Given problem:
Arrange all of the material below as a numbered list of its lines, skipping blank lines and leaving the pictures out.

[Spatial reasoning question data]
● ● ●
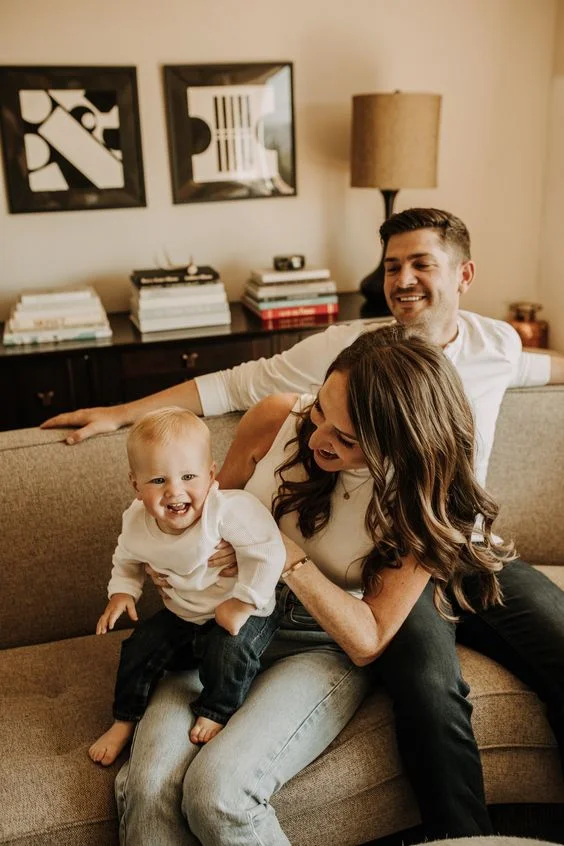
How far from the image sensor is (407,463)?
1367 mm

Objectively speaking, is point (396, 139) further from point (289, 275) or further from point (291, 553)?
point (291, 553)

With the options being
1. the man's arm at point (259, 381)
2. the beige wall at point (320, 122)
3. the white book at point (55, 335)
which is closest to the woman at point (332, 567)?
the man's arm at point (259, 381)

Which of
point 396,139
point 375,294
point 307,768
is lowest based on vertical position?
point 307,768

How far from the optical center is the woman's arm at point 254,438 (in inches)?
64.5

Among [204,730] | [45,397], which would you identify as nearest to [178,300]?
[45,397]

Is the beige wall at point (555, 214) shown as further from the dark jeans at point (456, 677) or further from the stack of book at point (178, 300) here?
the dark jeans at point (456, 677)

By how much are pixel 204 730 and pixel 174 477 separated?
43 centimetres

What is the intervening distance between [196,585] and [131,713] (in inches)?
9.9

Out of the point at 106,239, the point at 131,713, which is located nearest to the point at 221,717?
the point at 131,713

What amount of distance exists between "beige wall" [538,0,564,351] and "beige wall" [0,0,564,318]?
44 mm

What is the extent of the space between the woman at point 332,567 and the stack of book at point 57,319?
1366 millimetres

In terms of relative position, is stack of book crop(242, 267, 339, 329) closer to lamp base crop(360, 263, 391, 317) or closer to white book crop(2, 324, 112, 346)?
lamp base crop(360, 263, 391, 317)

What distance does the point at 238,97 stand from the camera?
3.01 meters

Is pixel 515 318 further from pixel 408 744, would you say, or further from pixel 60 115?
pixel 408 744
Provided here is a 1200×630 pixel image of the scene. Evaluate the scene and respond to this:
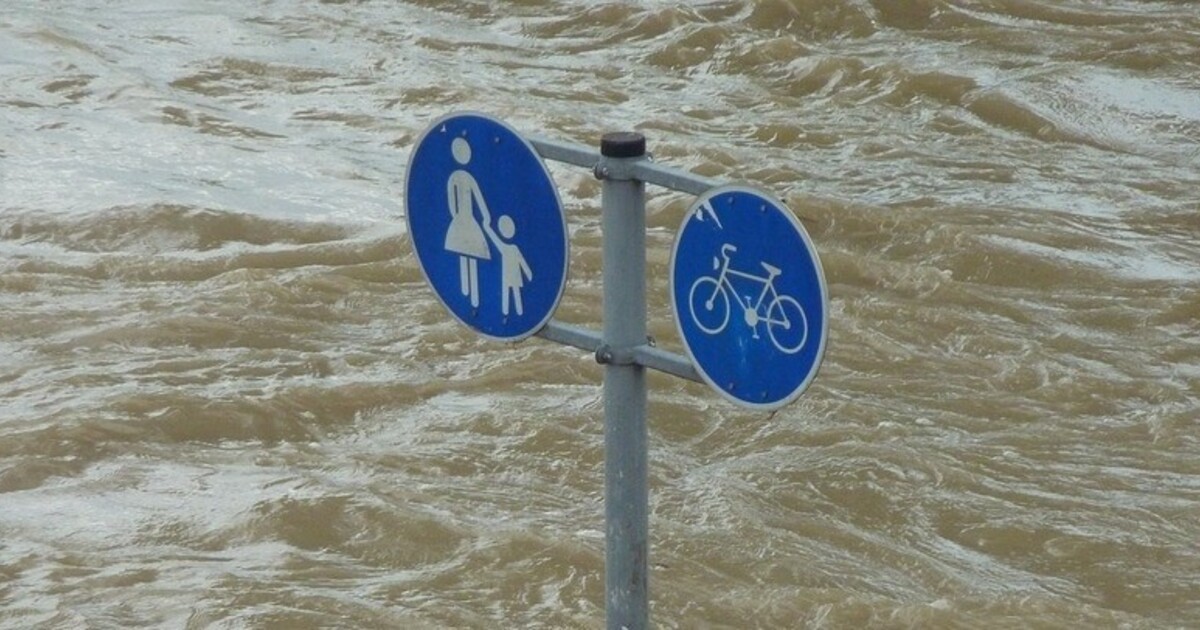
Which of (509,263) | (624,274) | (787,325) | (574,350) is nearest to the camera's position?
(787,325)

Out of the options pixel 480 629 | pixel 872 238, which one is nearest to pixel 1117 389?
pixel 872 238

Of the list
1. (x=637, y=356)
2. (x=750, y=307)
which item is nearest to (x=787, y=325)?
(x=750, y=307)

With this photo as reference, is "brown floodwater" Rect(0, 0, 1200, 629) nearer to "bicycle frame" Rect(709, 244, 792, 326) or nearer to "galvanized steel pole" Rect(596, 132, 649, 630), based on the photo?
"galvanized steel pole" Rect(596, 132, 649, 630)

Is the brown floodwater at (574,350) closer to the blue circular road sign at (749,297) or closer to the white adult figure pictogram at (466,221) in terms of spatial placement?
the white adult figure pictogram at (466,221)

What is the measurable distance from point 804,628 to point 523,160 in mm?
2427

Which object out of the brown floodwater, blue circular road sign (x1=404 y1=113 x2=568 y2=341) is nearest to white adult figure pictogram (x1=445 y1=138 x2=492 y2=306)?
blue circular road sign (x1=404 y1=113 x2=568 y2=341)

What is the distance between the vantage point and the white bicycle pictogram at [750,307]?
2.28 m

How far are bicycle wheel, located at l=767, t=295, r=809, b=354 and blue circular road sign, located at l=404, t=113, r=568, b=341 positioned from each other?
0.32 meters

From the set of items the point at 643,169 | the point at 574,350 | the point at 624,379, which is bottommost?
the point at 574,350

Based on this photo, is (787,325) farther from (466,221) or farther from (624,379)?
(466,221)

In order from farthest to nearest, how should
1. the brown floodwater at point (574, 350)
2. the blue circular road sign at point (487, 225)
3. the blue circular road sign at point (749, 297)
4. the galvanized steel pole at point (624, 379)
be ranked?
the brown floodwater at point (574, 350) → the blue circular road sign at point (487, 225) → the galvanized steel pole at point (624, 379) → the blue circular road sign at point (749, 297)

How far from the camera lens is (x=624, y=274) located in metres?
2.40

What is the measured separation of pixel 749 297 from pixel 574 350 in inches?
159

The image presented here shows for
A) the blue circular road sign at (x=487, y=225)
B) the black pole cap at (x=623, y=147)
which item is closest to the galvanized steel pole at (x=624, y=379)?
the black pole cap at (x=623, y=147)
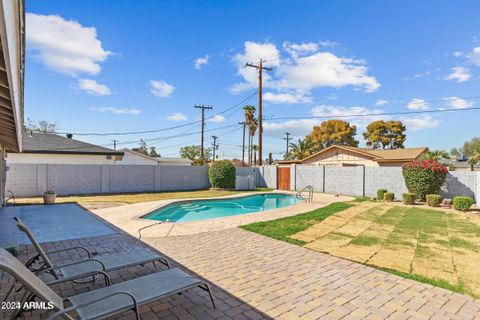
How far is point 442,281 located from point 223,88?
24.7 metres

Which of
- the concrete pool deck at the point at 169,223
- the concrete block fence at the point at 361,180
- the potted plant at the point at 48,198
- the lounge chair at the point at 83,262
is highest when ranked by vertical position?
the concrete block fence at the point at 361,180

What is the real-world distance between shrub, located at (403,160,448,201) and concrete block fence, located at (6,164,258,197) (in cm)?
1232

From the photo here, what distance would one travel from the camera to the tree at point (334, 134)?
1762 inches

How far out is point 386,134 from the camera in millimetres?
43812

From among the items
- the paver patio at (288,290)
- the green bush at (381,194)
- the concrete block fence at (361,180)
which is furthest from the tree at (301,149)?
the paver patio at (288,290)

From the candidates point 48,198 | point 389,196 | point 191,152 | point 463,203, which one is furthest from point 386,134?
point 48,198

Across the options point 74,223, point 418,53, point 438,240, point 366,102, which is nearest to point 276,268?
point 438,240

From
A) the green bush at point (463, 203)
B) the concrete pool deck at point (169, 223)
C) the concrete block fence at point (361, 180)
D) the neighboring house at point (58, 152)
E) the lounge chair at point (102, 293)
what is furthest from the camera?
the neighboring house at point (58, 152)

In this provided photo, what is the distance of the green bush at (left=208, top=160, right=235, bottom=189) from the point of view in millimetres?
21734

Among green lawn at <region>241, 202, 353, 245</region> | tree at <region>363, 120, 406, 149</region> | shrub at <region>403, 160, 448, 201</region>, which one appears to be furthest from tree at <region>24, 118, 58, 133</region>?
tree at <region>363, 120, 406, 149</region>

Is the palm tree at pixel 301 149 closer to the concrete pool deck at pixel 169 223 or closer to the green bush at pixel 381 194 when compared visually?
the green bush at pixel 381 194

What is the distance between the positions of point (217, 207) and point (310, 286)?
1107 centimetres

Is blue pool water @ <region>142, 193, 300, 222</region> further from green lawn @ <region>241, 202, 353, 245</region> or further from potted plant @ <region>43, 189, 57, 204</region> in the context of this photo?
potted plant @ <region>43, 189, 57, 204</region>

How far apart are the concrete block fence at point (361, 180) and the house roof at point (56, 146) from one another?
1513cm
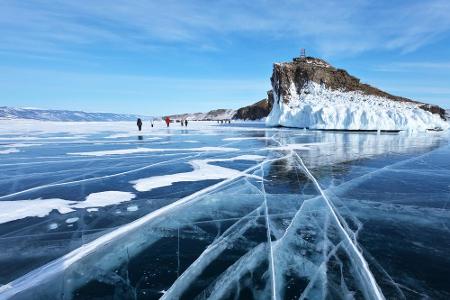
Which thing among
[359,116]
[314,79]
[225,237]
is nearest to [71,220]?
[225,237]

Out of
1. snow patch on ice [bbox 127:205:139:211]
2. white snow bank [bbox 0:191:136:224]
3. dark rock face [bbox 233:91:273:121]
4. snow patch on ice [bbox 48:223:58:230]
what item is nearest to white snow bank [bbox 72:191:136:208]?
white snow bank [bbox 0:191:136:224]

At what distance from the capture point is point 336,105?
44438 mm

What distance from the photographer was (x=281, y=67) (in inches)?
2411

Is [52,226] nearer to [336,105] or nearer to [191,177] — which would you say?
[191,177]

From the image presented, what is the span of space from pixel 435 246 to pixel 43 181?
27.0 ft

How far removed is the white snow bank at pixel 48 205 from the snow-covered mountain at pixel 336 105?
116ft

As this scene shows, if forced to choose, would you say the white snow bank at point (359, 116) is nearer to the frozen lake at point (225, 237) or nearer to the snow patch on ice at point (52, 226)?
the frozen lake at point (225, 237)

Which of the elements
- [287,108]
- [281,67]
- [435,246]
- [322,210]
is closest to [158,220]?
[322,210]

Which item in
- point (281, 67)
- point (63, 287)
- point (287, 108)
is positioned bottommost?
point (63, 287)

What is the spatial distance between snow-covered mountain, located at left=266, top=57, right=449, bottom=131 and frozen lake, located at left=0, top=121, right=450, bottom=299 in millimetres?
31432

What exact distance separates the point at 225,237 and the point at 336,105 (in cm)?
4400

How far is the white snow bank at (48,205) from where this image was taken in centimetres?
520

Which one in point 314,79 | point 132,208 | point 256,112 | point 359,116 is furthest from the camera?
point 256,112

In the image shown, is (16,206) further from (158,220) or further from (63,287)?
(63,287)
● ● ●
Expected answer:
1. How far from the image sensor is (407,463)?
2. 1367 mm
3. Objectively speaking, is point (396, 139) further from point (289, 275) or further from point (291, 553)?
4. point (291, 553)
5. With the options being
6. 1. the man's arm at point (259, 381)
7. 2. the beige wall at point (320, 122)
8. 3. the white book at point (55, 335)
9. which is closest to the woman at point (332, 567)?
10. the man's arm at point (259, 381)
11. Which of
12. point 396,139
13. point 375,294
14. point 307,768
15. is lowest based on vertical position?
16. point 307,768
17. How far from the optical center is the woman's arm at point 254,438 (in inches)?
18. 64.5
19. Among [204,730] | [45,397], which would you identify as nearest to [178,300]?
20. [45,397]
21. Is the beige wall at point (555, 214) shown as further from the dark jeans at point (456, 677) or further from the stack of book at point (178, 300) here?
22. the dark jeans at point (456, 677)
23. By how much are pixel 204 730 and pixel 174 477 separated?
24. 43 centimetres
25. What is the intervening distance between [196,585] and [131,713] (in inches)?
26. 9.9
27. Out of the point at 106,239, the point at 131,713, which is located nearest to the point at 221,717?
28. the point at 131,713
29. What amount of distance exists between "beige wall" [538,0,564,351] and "beige wall" [0,0,564,318]?
30. 44 mm
31. What is the extent of the space between the woman at point 332,567 and the stack of book at point 57,319?
32. 1366 millimetres
33. In terms of relative position, is stack of book crop(242, 267, 339, 329) closer to lamp base crop(360, 263, 391, 317) or closer to white book crop(2, 324, 112, 346)?
34. lamp base crop(360, 263, 391, 317)
35. What distance does the point at 238,97 stand from the camera?
36. 3.01 meters
37. Is pixel 515 318 further from pixel 408 744, would you say, or further from pixel 60 115?
38. pixel 408 744
39. Provided here is a 1200×630 pixel image of the scene. Evaluate the scene and respond to this:
40. Which of (509,263) | (624,274) | (787,325) | (574,350) is nearest to the camera's position?
41. (787,325)
42. Out of the options pixel 480 629 | pixel 872 238, which one is nearest to pixel 1117 389?
43. pixel 872 238
44. Of the list
45. 1. (x=637, y=356)
46. 2. (x=750, y=307)
47. which item is nearest to (x=787, y=325)?
48. (x=750, y=307)
49. With this photo as reference, is "brown floodwater" Rect(0, 0, 1200, 629) nearer to "bicycle frame" Rect(709, 244, 792, 326) or nearer to "galvanized steel pole" Rect(596, 132, 649, 630), based on the photo?
50. "galvanized steel pole" Rect(596, 132, 649, 630)
51. Is the brown floodwater at (574,350) closer to the blue circular road sign at (749,297) or closer to the white adult figure pictogram at (466,221) in terms of spatial placement?
52. the white adult figure pictogram at (466,221)
53. What is the measurable distance from point 804,628 to point 523,160 in mm?
54. 2427
55. Which object out of the brown floodwater, blue circular road sign (x1=404 y1=113 x2=568 y2=341) is nearest to white adult figure pictogram (x1=445 y1=138 x2=492 y2=306)?
56. blue circular road sign (x1=404 y1=113 x2=568 y2=341)
57. What is the distance between the vantage point and the white bicycle pictogram at [750,307]?
58. 2.28 m
59. How far are bicycle wheel, located at l=767, t=295, r=809, b=354 and blue circular road sign, located at l=404, t=113, r=568, b=341 positioned from each other?
60. 0.32 meters
61. From the set of items the point at 643,169 | the point at 574,350 | the point at 624,379, which is bottommost?
62. the point at 574,350
63. Based on this photo, is (787,325) farther from (466,221) or farther from (624,379)?
64. (466,221)
65. In order from farthest to nearest, how should
66. 1. the brown floodwater at point (574, 350)
67. 2. the blue circular road sign at point (487, 225)
68. 3. the blue circular road sign at point (749, 297)
69. 4. the galvanized steel pole at point (624, 379)
70. be ranked?
71. the brown floodwater at point (574, 350) → the blue circular road sign at point (487, 225) → the galvanized steel pole at point (624, 379) → the blue circular road sign at point (749, 297)
72. How far from the camera lens is (x=624, y=274) located in metres?
73. 2.40
74. What is the measured separation of pixel 749 297 from pixel 574 350 in inches?
75. 159
76. The image presented here shows for
77. A) the blue circular road sign at (x=487, y=225)
78. B) the black pole cap at (x=623, y=147)
79. which item is closest to the galvanized steel pole at (x=624, y=379)?
80. the black pole cap at (x=623, y=147)
81. How far is point 442,281 located from point 223,88?
82. 24.7 metres
83. Which of
84. - the concrete pool deck at the point at 169,223
85. - the concrete block fence at the point at 361,180
86. - the potted plant at the point at 48,198
87. - the lounge chair at the point at 83,262
88. is highest when ranked by vertical position?
89. the concrete block fence at the point at 361,180
90. What is the real-world distance between shrub, located at (403,160,448,201) and concrete block fence, located at (6,164,258,197) (in cm)?
91. 1232
92. From the photo here, what distance would one travel from the camera to the tree at point (334, 134)?
93. 1762 inches
94. How far out is point 386,134 from the camera in millimetres?
95. 43812
96. From among the items
97. - the paver patio at (288,290)
98. - the green bush at (381,194)
99. - the concrete block fence at (361,180)
100. which is furthest from the tree at (301,149)?
101. the paver patio at (288,290)
102. From the candidates point 48,198 | point 389,196 | point 191,152 | point 463,203, which one is furthest from point 386,134?
103. point 48,198
104. Across the options point 74,223, point 418,53, point 438,240, point 366,102, which is nearest to point 276,268?
105. point 438,240
106. From
107. A) the green bush at point (463, 203)
108. B) the concrete pool deck at point (169, 223)
109. C) the concrete block fence at point (361, 180)
110. D) the neighboring house at point (58, 152)
111. E) the lounge chair at point (102, 293)
112. what is furthest from the camera?
113. the neighboring house at point (58, 152)
114. In this provided photo, what is the distance of the green bush at (left=208, top=160, right=235, bottom=189) from the point of view in millimetres?
115. 21734
116. Among green lawn at <region>241, 202, 353, 245</region> | tree at <region>363, 120, 406, 149</region> | shrub at <region>403, 160, 448, 201</region>, which one appears to be furthest from tree at <region>24, 118, 58, 133</region>?
117. tree at <region>363, 120, 406, 149</region>
118. Is the palm tree at pixel 301 149 closer to the concrete pool deck at pixel 169 223 or closer to the green bush at pixel 381 194 when compared visually?
119. the green bush at pixel 381 194
120. What is the distance between the positions of point (217, 207) and point (310, 286)?
121. 1107 centimetres
122. Is blue pool water @ <region>142, 193, 300, 222</region> further from green lawn @ <region>241, 202, 353, 245</region> or further from potted plant @ <region>43, 189, 57, 204</region> in the context of this photo?
123. potted plant @ <region>43, 189, 57, 204</region>
124. How far apart are the concrete block fence at point (361, 180) and the house roof at point (56, 146) from one another?
125. 1513cm
126. Which thing among
127. [359,116]
128. [314,79]
129. [225,237]
130. is nearest to [71,220]?
131. [225,237]
132. Out of
133. 1. snow patch on ice [bbox 127:205:139:211]
134. 2. white snow bank [bbox 0:191:136:224]
135. 3. dark rock face [bbox 233:91:273:121]
136. 4. snow patch on ice [bbox 48:223:58:230]
137. what item is nearest to white snow bank [bbox 72:191:136:208]?
138. white snow bank [bbox 0:191:136:224]
139. At what distance from the capture point is point 336,105?
140. 44438 mm
141. What distance from the photographer was (x=281, y=67) (in inches)?
142. 2411
143. Is [52,226] nearer to [336,105] or nearer to [191,177] — which would you say?
144. [191,177]
145. From the image presented, what is the span of space from pixel 435 246 to pixel 43 181?
146. 27.0 ft
147. How far removed is the white snow bank at pixel 48 205 from the snow-covered mountain at pixel 336 105?
148. 116ft
149. As this scene shows, if forced to choose, would you say the white snow bank at point (359, 116) is nearer to the frozen lake at point (225, 237) or nearer to the snow patch on ice at point (52, 226)?
150. the frozen lake at point (225, 237)
151. Which of the elements
152. - [287,108]
153. - [281,67]
154. - [435,246]
155. - [322,210]
156. is closest to [158,220]?
157. [322,210]
158. Which item in
159. - point (281, 67)
160. - point (63, 287)
161. - point (287, 108)
162. is positioned bottommost?
163. point (63, 287)
164. What is the spatial distance between snow-covered mountain, located at left=266, top=57, right=449, bottom=131 and frozen lake, located at left=0, top=121, right=450, bottom=299 in millimetres?
165. 31432
166. What exact distance separates the point at 225,237 and the point at 336,105 (in cm)?
167. 4400
168. How far is the white snow bank at (48,205) from where this image was taken in centimetres?
169. 520
170. Which one in point 314,79 | point 132,208 | point 256,112 | point 359,116 is furthest from the camera?
171. point 256,112
172. In the image shown, is (16,206) further from (158,220) or further from (63,287)?
173. (63,287)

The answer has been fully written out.